Tufts researchers have discovered a link between the cholera outbreaks that strike up to a quarter million people in Bangladesh each year and the fluctuating water levels in the three rivers that feed the Bengal Delta. The findings may allow them to forecast outbreaks of the acute diarrheal infection so people could be treated before they get really sick.
“Can we tell two or three months in advance that there will be cholera in South Africa or Bangladesh or Mozambique?” ask Shafiqul Islam. “I think we can.” Photo: Alonso Nichols
Cholera breaks out in Bangladesh twice a year, in spring and fall. This had puzzled Shafiqul Islam, a professor of civil and environmental engineering at Tufts, since in Africa and Latin America, where the disease is also prevalent, there is typically just one outbreak a year.

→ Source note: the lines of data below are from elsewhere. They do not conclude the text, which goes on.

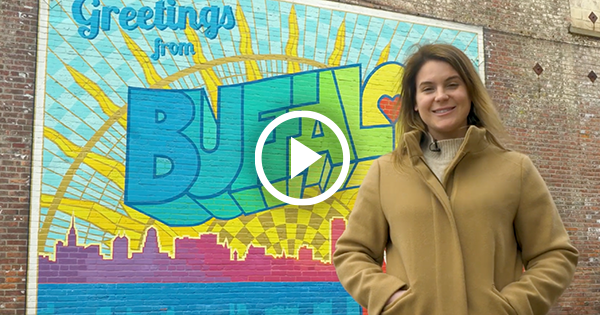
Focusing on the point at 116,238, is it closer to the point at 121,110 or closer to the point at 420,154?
the point at 121,110

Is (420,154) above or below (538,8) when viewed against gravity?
below

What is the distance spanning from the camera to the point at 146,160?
7863 millimetres

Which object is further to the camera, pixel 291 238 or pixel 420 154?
pixel 291 238

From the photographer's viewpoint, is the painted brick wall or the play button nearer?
the play button

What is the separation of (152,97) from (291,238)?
2565 mm

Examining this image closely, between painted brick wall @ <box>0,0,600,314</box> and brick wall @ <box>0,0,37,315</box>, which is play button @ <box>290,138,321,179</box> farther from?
brick wall @ <box>0,0,37,315</box>

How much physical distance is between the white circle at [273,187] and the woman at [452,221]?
241 inches

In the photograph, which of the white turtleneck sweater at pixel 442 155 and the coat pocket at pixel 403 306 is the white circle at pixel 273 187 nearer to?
the white turtleneck sweater at pixel 442 155

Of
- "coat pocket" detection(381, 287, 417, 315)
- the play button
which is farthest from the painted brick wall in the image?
"coat pocket" detection(381, 287, 417, 315)

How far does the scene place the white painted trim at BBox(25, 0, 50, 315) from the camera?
7.21 m

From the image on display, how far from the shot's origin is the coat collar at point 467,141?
2.13 metres

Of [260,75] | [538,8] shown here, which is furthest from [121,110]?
[538,8]

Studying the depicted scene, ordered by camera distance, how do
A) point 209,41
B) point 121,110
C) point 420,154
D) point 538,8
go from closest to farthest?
point 420,154 < point 121,110 < point 209,41 < point 538,8

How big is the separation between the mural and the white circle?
2.9 inches
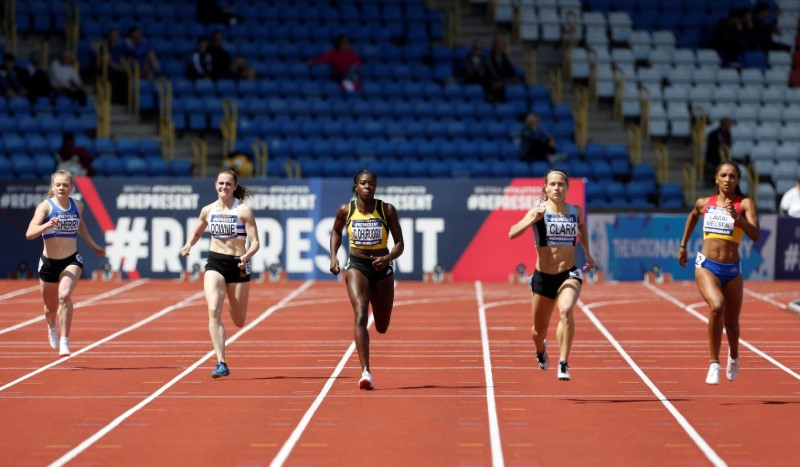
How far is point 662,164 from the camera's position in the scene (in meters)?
31.5

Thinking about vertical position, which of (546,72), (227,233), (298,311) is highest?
(546,72)

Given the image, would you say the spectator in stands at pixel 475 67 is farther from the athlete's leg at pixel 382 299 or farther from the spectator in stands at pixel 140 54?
the athlete's leg at pixel 382 299

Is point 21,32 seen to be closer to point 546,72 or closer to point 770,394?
point 546,72

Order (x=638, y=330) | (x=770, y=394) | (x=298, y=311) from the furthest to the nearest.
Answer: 1. (x=298, y=311)
2. (x=638, y=330)
3. (x=770, y=394)

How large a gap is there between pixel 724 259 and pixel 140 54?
21.8 metres

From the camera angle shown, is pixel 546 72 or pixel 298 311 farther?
pixel 546 72

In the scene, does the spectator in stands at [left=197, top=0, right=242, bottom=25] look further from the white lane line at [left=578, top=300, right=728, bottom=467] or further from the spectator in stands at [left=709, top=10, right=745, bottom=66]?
the white lane line at [left=578, top=300, right=728, bottom=467]

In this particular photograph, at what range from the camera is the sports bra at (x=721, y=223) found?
13027 millimetres

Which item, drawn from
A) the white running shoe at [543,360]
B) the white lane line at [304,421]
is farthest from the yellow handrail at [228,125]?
the white running shoe at [543,360]

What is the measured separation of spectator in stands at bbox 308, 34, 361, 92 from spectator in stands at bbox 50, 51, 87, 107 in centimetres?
551

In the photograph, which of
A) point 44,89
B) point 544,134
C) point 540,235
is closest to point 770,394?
point 540,235

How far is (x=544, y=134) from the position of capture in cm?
3036

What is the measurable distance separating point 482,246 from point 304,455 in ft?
55.9

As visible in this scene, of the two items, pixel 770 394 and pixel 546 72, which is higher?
pixel 546 72
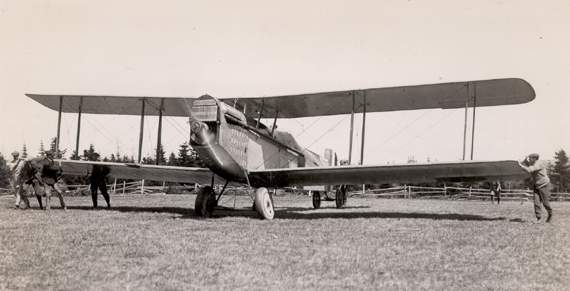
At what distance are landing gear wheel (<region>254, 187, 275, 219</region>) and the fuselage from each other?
83 centimetres

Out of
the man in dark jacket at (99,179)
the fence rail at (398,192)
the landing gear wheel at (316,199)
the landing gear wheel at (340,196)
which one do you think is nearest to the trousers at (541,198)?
the landing gear wheel at (340,196)

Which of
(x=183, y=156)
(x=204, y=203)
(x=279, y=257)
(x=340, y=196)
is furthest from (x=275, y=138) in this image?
(x=183, y=156)

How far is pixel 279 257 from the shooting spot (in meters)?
5.72

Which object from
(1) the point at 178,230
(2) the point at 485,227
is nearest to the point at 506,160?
(2) the point at 485,227

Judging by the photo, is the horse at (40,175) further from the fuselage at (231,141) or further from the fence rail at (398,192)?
the fence rail at (398,192)

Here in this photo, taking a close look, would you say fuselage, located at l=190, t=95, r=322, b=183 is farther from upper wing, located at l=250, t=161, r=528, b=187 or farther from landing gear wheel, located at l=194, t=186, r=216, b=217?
landing gear wheel, located at l=194, t=186, r=216, b=217

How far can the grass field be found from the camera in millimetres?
4492

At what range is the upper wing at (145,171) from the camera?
13555 millimetres

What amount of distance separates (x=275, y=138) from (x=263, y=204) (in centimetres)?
330

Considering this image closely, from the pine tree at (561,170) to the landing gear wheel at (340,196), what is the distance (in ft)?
202

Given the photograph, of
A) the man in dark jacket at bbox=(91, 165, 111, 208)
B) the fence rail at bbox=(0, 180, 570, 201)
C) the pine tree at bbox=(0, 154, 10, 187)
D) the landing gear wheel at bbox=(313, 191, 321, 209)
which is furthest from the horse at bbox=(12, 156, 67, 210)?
the pine tree at bbox=(0, 154, 10, 187)

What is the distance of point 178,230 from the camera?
831cm

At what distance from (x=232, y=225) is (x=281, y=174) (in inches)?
120

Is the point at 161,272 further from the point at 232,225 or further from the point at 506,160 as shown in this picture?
the point at 506,160
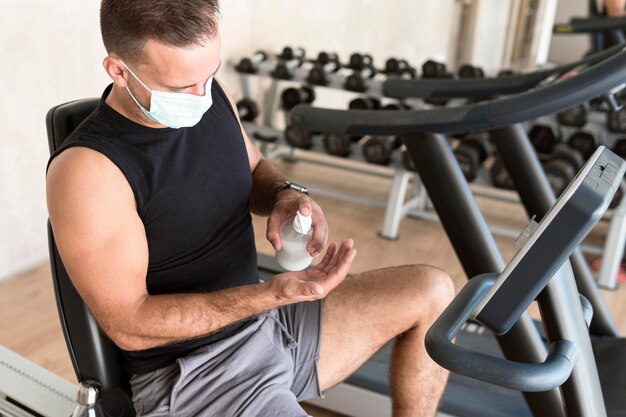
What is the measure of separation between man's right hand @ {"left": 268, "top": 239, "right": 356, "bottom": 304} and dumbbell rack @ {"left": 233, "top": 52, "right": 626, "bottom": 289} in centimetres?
198

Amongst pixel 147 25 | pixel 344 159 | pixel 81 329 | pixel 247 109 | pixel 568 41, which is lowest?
pixel 568 41

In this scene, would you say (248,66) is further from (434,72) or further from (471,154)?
(471,154)

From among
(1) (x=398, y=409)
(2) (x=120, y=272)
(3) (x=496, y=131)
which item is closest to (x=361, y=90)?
(3) (x=496, y=131)

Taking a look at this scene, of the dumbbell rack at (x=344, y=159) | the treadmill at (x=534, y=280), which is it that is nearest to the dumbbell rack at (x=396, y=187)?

But the fluctuation in the three rivers that flow into the Bengal Delta, which scientists consider a hot spot for cholera, explained the discrepancy, the researchers reported in a recent issue of Geophysical Research Letters.
The bacteria that causes cholera cannot be eradicated because it can survive in the environment, so knowing how to predict its arrival is especially valuable, says Islam, who also holds an appointment as a professor of water and diplomacy at the Fletcher School at Tufts. “It’s not a microbiological explanation,” he says. “The key is the river discharge and regional climate.”

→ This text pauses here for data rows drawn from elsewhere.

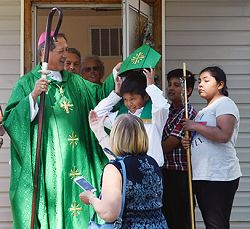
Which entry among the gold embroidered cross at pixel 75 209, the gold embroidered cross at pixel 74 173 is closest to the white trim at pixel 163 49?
the gold embroidered cross at pixel 74 173

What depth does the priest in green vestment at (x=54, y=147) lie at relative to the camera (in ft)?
15.1

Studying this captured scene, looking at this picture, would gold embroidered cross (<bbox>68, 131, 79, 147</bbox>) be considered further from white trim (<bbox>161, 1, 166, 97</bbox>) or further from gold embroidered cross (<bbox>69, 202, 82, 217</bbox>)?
white trim (<bbox>161, 1, 166, 97</bbox>)

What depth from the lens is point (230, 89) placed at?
20.0 feet

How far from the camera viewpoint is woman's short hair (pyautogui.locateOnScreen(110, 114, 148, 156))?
3412mm

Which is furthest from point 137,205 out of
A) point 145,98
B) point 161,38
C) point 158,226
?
point 161,38

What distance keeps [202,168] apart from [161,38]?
1.62 m

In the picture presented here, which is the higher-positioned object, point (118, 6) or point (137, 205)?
point (118, 6)

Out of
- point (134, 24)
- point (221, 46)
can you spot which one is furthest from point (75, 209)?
point (221, 46)

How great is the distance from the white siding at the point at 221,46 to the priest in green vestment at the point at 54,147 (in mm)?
1351

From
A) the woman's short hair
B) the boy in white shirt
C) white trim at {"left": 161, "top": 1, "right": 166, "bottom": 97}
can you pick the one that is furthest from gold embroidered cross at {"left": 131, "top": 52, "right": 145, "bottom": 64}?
the woman's short hair

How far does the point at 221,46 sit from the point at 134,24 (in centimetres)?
108

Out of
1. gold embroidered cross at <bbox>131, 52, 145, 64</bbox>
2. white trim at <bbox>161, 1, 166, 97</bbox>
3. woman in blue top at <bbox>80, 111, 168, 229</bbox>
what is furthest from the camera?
white trim at <bbox>161, 1, 166, 97</bbox>

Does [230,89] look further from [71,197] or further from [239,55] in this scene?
[71,197]

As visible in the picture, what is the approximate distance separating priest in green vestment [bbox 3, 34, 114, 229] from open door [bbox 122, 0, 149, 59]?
1.45 feet
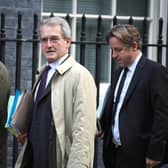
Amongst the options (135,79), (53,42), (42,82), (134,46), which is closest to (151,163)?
(135,79)

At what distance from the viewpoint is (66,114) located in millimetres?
4242

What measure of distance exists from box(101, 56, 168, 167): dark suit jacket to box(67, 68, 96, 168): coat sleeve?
0.35 m

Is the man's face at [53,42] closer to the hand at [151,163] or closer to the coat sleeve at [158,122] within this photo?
the coat sleeve at [158,122]

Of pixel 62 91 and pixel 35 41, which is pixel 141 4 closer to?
pixel 35 41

Although the government does not report figures, it is estimated that thousands of Bangladeshis get sick each year from the disease, which they contract by drinking water or eating food contaminated with the bacterium Vibrio cholerae. The bacterium releases a toxin in the gut that causes severe diarrhea. Left untreated, the infection kills its victims within a day of the onset of symptoms.
Vibrio cholerae is a robust bug: it lives not only in humans, but in the environment, especially in brackish water near warm oceans, where it feeds off plankton.
Islam and the Tufts team, including graduate students Ali Akanda, E11, and Antarpreet Jutla, E10, tracked the month-by-month incidence of cholera using data from the International Centre for Diarrhoeal Disease Research, a treatment center that recorded incidences of cholera for the biggest population center of Bangladesh from 1980 to 2000. When they correlated their findings with measurements of the water discharged from the Bengal Delta’s three main rivers, the Ganges, Brahmaputra and Meghna, they discovered two distinctive patterns.
A spring outbreak of cholera typically occurs in March, during the period of low river flow in Bangladesh, because the low water levels allow seawater from the Bay of Bengal, laden with bacteria-carrying plankton, to move inland. The second epidemic happens in September and October, after the monsoons have raised water levels. The floodwaters mix with water from sewers, reservoirs and rivers. As the floods recede, Vibrio cholerae bacteria are left behind.
And indeed, the researchers found a relationship between the magnitude of cholera outbreaks and the extent of the region’s seasonal variations in water level. “The more severe the low river flow, the larger the spring epidemic,” says Islam. “The same thing is true with flooding during the fall.”
Islam’s ambitious second project, dubbed COP (Cholera Outbreak Prediction) from Satellites, will use images from NASA satellites to locate blooms of plankton in coastal areas where cholera is known to proliferate. Such blooms indicate the presence of cholera-causing bacteria, so knowing where and when they bloom could help predict outbreaks.
“Can we tell two or three months in advance that there will be cholera in South Africa or Bangladesh or Mozambique?” says Islam. “I think we can, because it lives on phytoplankton and zooplankton, the base-level food chain we have in the ocean. With satellites, we can see these planktons from the sky. If there is a significant bloom that we detect from a satellite, [we know that] two to three months down the road there will be an outbreak.”
In another cholera study, Islam is working with researchers from the University of Maryland and the Institute of Water Modeling in Bangladesh to examine the effect of climate change on disease outbreaks. The research team was just awarded a $500,000 National Institutes of Health Challenge Grant in Health and Science Research from federal stimulus funds to examine how rises in sea level and variations in precipitation might affect transmission of the disease. Islam’s project was one of slightly less than 2 percent of the proposals chosen from over 21,000 submitted.